Another tip about teaching that you can use: Before each session, I ask every student to send me information on their writing background, their interests, what writing challenges they face, etc. That way as the course progresses I can keep each student’s details in mind as I answer their questions and critique their work. For example, if a student tells me that his challenge is dealing with rejection or that he wants to break into parenting magazines but has no clips, I can tailor my advice accordingly.
A course on blogging, eh? I don’t know much about blogging (Diana set up our blog) so I can’t think of what the best way to teach it would be. I have success with my course setup, but I’ve heard of other teachers who set up Yahoo groups or similar groups so that students can interact with one another. Also, maybe it would be helpful to have a list of links to blogs you think do it well — and to some you think DON’T do it well?
What’s your advice on how to make dry subjects interesting for readers?
I’m all about the humor. I try to think up fun comparisons to make the info more relevant and understandable to readers. For example, in my latest trade magazine article I compared online customer preference centers with Starbucks, and took the comparison to an almost silly degree (but of course the comparison still made sense). I also naturally have an edgy voice to my writing (which I can amp up or tone down depending on the magazine), which readers seem to like. I think that you don’t always have to be dead serious — even the most dry topic can be made funny.
Have there been one or any particular things that the ‘query letters that rock’ have in common with each other?
The one thing they have in common is that they’re all different! By that I mean that each writer let her voice and personality shine through. One writer started her query with a shocking sex fact, another used a funny title, and a third writer ended his query on a blues radio show host with, “If you don’t give me this assignment, I just don’t know what I’ll do.” And, believe it or not, some of the best queries contained typos!
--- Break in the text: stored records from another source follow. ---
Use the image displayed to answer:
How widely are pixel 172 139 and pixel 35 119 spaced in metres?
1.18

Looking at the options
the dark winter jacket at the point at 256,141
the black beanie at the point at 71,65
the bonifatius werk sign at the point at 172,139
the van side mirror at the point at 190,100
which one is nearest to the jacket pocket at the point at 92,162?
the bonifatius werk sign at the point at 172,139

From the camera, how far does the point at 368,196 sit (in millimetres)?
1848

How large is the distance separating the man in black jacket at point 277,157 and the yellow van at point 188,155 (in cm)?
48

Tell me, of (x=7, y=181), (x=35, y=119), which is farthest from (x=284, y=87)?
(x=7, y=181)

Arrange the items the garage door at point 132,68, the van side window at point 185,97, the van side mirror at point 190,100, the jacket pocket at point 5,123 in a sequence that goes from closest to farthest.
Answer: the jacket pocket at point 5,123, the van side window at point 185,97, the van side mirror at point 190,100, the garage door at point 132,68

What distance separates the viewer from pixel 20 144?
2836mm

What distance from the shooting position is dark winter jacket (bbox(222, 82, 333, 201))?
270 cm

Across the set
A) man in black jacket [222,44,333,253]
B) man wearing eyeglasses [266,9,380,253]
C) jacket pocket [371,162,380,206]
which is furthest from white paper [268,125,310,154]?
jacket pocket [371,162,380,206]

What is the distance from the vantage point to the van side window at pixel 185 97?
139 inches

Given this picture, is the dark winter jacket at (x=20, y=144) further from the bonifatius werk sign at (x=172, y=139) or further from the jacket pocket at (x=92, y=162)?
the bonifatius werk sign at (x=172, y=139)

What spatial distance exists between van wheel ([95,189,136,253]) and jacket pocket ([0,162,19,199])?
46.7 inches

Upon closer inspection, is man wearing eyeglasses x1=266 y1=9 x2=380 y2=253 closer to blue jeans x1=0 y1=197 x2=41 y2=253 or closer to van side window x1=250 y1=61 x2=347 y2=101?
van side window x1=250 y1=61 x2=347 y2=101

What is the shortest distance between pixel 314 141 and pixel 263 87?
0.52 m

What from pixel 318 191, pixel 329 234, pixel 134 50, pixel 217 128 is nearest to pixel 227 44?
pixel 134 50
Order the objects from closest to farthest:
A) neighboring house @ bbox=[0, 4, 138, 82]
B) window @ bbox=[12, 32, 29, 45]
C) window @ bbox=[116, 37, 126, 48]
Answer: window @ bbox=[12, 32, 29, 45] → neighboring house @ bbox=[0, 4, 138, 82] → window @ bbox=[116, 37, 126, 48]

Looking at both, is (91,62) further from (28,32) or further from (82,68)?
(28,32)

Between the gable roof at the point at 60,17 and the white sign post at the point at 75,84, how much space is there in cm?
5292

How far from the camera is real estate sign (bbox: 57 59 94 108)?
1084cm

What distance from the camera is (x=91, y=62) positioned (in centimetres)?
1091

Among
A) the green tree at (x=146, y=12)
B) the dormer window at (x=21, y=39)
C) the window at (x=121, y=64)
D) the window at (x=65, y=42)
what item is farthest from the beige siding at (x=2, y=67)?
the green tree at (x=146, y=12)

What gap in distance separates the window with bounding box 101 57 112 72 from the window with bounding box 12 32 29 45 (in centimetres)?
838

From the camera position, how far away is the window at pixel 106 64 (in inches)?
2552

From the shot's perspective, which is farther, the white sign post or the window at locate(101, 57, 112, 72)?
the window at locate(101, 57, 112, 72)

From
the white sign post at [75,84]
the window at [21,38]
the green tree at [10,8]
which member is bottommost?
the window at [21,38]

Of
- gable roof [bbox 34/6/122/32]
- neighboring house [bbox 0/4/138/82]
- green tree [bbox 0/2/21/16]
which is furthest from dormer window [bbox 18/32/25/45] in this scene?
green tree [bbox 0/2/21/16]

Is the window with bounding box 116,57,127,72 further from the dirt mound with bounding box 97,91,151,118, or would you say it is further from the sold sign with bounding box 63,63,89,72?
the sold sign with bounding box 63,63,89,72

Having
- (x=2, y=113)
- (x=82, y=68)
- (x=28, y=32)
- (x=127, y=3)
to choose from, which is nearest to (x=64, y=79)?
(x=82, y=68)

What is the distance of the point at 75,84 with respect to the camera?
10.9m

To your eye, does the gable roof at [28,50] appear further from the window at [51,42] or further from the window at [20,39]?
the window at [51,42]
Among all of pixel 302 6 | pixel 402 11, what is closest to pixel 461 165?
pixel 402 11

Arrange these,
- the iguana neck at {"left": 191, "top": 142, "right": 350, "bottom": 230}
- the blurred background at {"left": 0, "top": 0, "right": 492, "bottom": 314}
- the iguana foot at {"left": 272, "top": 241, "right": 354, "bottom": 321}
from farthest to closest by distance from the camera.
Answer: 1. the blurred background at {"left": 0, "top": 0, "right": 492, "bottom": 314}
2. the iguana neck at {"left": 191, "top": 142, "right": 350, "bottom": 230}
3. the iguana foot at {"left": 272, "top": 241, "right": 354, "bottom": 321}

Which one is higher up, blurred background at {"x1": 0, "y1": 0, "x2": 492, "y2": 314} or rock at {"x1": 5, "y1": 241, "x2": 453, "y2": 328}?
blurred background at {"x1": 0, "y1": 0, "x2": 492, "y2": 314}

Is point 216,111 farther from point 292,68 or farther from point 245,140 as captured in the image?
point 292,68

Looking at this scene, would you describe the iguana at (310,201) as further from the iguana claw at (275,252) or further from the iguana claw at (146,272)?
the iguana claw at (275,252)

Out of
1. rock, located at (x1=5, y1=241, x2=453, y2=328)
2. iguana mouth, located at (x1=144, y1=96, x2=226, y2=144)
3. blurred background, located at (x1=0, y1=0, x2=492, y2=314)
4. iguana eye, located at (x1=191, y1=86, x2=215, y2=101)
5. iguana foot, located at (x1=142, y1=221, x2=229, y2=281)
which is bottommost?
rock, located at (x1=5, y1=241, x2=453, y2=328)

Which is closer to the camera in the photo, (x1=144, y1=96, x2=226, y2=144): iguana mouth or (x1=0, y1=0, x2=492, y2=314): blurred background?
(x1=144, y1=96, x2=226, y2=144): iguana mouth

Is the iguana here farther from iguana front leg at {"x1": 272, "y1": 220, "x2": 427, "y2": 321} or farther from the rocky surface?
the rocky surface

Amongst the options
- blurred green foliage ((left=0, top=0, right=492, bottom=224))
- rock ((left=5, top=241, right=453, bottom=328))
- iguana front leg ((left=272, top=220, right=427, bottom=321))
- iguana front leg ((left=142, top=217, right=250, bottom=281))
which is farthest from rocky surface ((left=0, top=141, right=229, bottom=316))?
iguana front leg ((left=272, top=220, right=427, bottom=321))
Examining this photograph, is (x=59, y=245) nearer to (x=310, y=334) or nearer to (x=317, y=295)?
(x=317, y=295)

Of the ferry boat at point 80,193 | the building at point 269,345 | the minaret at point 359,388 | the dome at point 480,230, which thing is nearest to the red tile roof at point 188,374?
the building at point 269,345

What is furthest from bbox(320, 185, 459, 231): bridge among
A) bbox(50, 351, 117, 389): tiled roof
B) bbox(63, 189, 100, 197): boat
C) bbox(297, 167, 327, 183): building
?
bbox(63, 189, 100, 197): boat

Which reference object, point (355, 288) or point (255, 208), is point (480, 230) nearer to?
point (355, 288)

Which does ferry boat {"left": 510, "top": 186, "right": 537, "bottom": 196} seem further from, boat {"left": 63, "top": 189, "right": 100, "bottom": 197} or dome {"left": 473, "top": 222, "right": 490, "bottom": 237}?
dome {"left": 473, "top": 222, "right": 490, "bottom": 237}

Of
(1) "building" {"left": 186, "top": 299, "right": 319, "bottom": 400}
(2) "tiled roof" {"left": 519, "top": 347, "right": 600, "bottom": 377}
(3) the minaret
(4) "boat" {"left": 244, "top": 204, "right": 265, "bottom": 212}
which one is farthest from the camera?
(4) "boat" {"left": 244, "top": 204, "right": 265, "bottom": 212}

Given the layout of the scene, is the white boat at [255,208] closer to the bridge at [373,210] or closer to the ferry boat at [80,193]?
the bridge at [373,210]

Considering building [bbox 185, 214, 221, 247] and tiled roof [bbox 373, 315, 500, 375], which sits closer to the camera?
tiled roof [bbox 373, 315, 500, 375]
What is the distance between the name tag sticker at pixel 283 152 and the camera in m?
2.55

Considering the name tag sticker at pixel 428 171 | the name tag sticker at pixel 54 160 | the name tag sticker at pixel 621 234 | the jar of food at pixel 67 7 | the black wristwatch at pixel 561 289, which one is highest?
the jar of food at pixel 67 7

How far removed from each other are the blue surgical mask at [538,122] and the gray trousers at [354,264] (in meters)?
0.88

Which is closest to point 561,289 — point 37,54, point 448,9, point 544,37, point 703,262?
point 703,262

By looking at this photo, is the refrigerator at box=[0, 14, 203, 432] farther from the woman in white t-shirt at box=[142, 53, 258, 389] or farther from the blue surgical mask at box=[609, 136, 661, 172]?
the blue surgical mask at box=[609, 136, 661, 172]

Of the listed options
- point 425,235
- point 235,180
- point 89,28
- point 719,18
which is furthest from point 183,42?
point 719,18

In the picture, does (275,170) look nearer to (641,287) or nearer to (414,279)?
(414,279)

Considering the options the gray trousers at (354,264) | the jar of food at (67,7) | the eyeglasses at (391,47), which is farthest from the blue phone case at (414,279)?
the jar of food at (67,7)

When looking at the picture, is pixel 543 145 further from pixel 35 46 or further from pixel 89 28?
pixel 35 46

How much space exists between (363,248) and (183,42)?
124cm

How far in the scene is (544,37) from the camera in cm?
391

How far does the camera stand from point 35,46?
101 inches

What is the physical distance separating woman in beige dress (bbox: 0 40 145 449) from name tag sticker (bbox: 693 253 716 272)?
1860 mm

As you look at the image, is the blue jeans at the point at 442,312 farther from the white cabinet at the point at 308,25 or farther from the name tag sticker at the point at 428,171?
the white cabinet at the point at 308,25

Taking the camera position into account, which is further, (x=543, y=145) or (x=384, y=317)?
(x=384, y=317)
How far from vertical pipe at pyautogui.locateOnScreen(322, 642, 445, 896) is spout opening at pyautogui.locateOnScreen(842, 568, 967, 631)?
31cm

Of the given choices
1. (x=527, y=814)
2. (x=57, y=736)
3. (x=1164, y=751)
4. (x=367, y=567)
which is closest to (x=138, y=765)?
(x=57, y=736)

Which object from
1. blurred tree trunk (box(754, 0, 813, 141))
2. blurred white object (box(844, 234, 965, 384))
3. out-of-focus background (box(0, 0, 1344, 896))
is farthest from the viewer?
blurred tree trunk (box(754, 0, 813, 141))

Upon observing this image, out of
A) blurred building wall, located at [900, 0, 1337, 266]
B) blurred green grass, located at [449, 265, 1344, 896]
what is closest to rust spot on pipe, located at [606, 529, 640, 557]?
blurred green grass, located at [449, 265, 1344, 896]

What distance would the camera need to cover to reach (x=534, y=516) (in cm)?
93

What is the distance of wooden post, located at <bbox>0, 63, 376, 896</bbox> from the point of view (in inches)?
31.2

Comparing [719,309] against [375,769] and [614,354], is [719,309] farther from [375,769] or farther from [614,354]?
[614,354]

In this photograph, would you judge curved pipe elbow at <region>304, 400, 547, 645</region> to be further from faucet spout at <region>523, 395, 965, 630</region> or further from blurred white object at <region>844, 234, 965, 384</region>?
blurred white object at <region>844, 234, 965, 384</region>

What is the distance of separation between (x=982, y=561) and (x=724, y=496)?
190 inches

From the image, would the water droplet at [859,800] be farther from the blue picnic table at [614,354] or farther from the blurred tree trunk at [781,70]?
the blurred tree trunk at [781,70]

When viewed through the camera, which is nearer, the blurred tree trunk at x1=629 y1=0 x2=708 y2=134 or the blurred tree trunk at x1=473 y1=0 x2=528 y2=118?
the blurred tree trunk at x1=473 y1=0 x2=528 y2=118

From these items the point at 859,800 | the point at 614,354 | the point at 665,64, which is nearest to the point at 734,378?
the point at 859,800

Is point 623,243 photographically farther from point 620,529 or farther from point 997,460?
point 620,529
So it seems to me that grabbing the editor with a strong voice and passion is even more important than being technically correct.
Most of the queries were also well-researched. Some contained quotes and some didn’t, but you can see that each writer spent a lot of time researching and thinking about the topic. One writer, who has written many huge adventure stories for the likes of Smithsonian, submitted to his editor a very long, heavily researched query. I know lots of writers balk at researching queries — but I think that if this guy needs to do research, so do the rest of us!
Any advice on how to run an interesting and informative writing blog?
I’m so new to blogging that I don’t really have a “system” yet. I do try to vary the types of posts — for example, a product recommendation, then a Q&A with a successful writer, then a contest, then a rant, then some writing advice. It’s funny: I think the rants get the best response!
What’s been your most challenging project of late and how did/are you handle it?
I’m working on an article for a national woman’s magazine about transient tics in kids, and I’m having a heck of a time finding a mom for the lede anecdote — even though experts estimate that 10-20% of kids get transient tics. I think it’s because you don’t know if tics are transient until they go away and stay away. If a mom has a kid who had transient tics — and the tics are now long gone — she’s not likely to be in a place where she’ll see my request for interviewees, such as Tourette’s forums, movement disorder discussion groups, etc. Another issue may be that moms don’t want to publicize their kids’ medical issues in a national magazine! So I’m working with my editor on defining the piece, and have been contacting Tourette’s clinics to see if they have any former patients whose moms may be interested in participating.
I also just finished writing a report on a very broad topic: What’s going on in the book publishing industry. Of course, that topic could fit into several books, but I had only 2,500 words. I did a bunch of interviews with publishers, editors, agents, and industry experts, and then, in the article, I focused on those things that many of my sources pointed out as important in the industry today and tried to find an overarching theme that connected all these facts that would pull the article together.